• **Goal of the exercise**
Reply with one number only: the count of lines below that contain the word "burst".
%%
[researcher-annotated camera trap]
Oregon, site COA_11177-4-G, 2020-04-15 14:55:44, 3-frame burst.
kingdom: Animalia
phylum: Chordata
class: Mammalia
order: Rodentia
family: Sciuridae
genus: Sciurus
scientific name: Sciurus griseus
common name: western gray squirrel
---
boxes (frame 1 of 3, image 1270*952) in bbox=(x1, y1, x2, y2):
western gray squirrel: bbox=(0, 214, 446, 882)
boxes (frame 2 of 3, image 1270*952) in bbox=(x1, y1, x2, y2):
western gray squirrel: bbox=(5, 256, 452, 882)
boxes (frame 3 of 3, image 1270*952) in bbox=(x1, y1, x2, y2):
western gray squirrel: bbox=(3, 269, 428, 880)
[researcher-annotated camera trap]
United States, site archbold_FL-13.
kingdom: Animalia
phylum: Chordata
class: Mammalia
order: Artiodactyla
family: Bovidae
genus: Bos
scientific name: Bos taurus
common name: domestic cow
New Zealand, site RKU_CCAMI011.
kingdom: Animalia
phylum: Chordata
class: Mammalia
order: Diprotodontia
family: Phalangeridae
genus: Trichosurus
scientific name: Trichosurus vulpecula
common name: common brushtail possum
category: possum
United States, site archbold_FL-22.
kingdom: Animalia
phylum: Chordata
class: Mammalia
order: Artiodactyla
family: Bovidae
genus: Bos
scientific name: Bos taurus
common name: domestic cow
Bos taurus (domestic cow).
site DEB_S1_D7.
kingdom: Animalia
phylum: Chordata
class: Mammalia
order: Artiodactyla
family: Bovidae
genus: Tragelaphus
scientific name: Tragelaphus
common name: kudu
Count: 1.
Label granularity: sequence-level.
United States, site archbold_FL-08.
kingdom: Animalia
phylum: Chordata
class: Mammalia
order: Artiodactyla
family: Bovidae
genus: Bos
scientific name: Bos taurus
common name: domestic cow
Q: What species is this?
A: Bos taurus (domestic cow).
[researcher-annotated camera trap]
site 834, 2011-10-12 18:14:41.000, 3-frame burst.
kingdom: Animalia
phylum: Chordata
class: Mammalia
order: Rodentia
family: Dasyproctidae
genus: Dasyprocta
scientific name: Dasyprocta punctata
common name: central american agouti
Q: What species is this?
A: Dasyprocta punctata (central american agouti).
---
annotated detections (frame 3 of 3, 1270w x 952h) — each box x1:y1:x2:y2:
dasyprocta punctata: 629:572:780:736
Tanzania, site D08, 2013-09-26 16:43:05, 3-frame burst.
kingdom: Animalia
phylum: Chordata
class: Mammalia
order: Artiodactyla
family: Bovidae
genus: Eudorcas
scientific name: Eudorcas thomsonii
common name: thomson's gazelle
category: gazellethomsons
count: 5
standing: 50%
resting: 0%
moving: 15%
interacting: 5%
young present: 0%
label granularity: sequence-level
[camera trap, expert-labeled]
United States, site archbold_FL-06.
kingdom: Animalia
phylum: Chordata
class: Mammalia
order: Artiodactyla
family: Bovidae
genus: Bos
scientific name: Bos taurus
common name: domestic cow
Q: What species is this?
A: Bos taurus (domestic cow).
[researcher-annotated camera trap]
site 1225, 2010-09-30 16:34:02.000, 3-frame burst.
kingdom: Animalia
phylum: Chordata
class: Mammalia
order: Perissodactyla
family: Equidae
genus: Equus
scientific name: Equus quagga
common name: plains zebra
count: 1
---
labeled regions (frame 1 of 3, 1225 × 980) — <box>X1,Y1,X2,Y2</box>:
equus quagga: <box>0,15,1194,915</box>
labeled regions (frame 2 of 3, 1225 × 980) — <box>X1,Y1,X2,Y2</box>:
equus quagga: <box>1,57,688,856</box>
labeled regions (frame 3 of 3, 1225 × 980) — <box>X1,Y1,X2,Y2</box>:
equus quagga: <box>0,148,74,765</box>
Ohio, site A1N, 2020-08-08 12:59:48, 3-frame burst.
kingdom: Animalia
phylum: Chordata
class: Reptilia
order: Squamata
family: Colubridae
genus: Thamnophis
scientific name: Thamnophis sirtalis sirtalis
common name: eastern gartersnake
%%
• **Solution for this task**
5